_YOUR OBJECTIVE_:
Answer with one number only: the count of lines below that hold the word "charset".

_EXTRACTED INFORMATION_:

Content starts

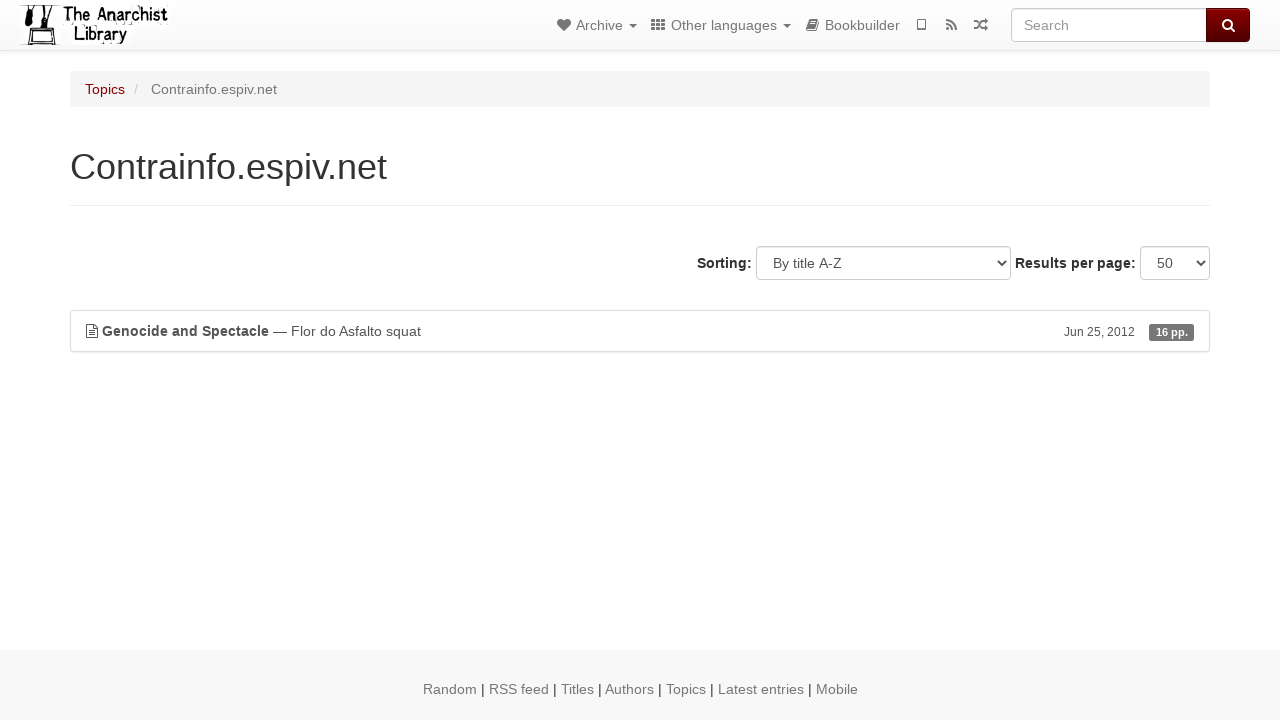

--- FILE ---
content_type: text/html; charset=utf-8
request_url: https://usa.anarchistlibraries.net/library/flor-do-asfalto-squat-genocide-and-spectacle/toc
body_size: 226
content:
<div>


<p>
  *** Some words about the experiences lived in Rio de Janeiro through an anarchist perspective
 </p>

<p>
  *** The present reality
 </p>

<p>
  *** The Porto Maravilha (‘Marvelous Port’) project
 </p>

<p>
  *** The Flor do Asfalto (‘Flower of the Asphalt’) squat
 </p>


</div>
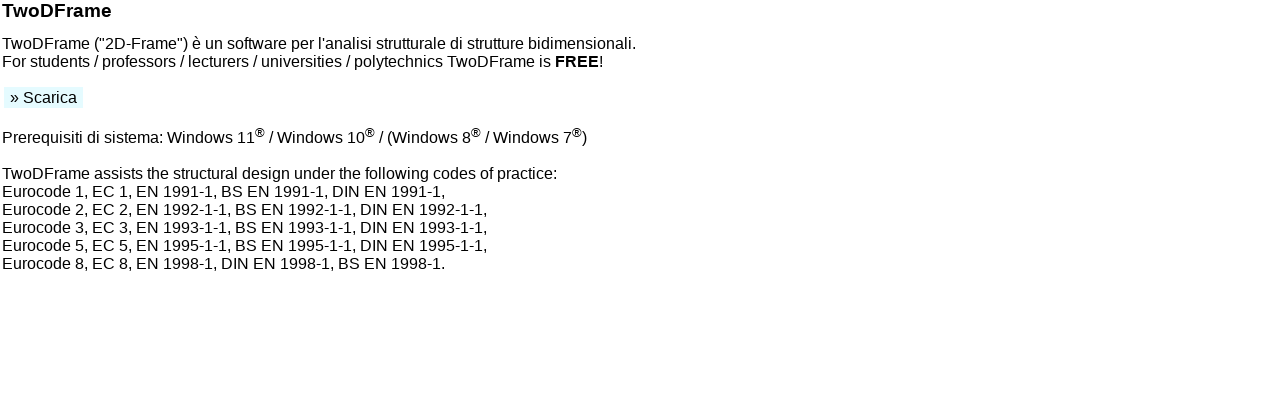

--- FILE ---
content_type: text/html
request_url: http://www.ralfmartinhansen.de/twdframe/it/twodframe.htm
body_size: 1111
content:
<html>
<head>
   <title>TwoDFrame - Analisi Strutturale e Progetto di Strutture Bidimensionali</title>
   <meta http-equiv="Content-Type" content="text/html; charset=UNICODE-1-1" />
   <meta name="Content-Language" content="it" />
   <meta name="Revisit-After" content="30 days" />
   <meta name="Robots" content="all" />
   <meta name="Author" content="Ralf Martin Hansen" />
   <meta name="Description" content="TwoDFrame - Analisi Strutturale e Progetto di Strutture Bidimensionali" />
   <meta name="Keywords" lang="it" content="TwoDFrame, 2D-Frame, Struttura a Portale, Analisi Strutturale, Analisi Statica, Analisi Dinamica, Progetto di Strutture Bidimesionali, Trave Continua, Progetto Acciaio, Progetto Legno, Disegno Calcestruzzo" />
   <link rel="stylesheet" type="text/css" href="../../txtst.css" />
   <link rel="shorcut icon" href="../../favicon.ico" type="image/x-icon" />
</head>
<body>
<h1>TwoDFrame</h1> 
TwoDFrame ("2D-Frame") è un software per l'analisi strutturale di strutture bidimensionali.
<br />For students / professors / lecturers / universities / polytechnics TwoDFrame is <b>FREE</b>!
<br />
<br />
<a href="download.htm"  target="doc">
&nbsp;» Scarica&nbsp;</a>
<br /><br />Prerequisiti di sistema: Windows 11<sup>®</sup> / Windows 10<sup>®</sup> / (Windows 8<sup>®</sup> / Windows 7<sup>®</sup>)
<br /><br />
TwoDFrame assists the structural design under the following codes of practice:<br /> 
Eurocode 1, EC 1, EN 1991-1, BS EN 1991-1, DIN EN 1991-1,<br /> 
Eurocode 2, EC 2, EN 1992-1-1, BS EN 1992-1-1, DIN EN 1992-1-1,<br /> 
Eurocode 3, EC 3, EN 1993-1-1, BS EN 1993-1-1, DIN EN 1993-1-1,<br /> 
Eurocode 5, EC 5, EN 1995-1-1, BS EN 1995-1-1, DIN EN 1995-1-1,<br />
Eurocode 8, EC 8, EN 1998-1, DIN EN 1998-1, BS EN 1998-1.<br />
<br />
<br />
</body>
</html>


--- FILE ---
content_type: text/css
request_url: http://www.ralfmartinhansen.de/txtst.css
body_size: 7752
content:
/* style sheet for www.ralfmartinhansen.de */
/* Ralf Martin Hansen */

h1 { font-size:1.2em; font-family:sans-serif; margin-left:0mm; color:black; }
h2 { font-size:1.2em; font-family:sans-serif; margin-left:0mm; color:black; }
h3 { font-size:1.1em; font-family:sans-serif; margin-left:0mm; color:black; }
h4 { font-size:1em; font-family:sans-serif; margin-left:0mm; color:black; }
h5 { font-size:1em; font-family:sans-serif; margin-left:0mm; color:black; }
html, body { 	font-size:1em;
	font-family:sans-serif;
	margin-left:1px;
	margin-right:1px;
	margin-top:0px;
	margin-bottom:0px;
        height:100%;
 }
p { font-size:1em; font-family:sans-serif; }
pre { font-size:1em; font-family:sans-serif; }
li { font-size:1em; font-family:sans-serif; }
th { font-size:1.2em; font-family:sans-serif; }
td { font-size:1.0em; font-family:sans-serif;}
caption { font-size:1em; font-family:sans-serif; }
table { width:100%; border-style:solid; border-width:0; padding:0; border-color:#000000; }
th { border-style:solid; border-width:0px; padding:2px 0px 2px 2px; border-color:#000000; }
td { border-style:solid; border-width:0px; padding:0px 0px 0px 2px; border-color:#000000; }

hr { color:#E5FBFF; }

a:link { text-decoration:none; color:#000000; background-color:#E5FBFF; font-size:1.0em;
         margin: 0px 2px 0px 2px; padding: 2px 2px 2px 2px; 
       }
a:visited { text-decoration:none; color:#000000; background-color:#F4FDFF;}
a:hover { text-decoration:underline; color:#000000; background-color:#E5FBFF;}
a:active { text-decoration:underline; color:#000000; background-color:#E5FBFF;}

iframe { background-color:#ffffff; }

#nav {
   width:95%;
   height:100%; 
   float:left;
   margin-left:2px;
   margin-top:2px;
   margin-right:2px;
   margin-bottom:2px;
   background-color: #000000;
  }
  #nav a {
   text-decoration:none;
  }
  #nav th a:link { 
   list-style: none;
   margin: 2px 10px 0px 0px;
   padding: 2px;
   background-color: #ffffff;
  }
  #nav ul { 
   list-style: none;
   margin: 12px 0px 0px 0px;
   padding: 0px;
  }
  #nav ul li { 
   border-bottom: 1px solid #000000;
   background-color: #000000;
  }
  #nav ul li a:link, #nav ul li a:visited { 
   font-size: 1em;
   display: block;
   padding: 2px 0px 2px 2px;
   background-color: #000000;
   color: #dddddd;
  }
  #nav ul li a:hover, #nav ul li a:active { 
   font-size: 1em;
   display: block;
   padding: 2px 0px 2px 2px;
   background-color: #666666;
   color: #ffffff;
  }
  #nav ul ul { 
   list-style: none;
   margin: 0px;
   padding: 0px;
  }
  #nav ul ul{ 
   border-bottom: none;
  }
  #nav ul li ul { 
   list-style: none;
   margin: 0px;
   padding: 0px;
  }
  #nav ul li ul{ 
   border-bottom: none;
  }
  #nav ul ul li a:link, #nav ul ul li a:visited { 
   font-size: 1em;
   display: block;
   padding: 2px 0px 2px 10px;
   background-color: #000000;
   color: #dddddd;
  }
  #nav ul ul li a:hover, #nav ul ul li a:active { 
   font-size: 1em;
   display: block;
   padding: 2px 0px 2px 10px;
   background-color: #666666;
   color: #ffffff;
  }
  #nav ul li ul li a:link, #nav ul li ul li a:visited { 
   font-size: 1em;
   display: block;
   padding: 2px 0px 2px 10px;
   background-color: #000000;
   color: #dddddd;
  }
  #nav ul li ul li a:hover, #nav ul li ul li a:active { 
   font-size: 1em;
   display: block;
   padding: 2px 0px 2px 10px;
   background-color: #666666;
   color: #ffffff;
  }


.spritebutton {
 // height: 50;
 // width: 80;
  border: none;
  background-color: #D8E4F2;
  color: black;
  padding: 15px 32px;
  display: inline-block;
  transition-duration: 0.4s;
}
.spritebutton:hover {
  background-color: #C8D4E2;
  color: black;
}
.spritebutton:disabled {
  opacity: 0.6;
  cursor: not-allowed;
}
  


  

Content ends
Content starts

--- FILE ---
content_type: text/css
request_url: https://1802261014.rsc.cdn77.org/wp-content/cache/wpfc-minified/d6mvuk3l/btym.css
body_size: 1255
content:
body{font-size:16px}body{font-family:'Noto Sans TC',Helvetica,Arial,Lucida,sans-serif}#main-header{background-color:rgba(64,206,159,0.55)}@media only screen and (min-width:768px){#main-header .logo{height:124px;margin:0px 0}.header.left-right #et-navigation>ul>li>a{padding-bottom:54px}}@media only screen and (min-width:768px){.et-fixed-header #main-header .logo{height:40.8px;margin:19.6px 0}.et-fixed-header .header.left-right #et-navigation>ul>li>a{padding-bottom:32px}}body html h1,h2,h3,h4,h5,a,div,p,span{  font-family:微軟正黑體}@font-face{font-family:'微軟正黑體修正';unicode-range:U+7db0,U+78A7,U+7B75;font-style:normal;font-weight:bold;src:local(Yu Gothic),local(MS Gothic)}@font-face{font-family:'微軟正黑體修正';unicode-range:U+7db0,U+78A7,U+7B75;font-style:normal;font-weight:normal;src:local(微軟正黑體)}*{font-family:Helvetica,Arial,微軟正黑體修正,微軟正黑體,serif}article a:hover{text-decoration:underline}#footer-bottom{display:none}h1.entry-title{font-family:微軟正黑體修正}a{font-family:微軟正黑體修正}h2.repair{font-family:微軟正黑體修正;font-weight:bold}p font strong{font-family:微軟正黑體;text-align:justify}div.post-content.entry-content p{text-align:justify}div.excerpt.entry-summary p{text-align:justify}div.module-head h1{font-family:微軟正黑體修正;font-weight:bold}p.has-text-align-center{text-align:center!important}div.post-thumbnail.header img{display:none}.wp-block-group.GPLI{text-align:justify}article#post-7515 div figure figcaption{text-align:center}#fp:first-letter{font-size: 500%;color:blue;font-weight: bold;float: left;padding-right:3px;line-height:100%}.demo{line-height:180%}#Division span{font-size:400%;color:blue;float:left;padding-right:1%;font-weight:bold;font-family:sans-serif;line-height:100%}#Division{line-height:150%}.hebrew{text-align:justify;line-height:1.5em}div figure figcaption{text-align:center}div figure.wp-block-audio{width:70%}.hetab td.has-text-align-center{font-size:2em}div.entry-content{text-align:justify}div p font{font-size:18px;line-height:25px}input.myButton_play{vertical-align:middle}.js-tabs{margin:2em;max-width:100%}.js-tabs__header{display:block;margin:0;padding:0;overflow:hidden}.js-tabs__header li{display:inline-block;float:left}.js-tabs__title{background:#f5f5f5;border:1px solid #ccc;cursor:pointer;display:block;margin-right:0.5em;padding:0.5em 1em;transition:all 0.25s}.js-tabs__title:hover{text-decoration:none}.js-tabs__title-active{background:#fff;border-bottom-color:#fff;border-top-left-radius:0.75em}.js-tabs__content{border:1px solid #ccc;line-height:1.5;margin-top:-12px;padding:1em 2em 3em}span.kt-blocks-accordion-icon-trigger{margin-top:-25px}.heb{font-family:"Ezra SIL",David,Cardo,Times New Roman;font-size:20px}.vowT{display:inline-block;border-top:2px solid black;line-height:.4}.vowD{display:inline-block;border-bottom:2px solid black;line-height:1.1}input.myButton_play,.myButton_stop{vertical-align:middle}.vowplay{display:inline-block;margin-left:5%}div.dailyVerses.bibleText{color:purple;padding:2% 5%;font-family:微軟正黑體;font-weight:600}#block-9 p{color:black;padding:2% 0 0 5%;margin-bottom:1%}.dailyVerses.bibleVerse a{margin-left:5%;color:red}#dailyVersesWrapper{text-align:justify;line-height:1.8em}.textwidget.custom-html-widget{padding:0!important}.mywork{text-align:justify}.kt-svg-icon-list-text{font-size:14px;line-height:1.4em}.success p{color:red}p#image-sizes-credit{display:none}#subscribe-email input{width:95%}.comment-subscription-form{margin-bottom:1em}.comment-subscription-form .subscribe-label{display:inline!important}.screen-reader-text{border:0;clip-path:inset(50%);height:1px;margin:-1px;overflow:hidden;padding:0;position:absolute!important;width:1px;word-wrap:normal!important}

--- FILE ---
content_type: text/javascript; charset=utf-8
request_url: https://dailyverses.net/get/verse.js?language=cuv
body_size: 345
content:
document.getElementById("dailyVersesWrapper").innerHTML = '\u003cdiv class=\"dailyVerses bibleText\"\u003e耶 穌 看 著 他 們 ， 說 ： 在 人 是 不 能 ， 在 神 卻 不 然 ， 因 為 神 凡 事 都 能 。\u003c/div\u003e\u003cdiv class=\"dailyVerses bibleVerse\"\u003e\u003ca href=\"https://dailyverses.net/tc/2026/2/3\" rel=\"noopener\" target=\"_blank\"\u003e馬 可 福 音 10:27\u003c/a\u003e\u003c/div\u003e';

Content ends

_FINISHED EXERCISE_:
3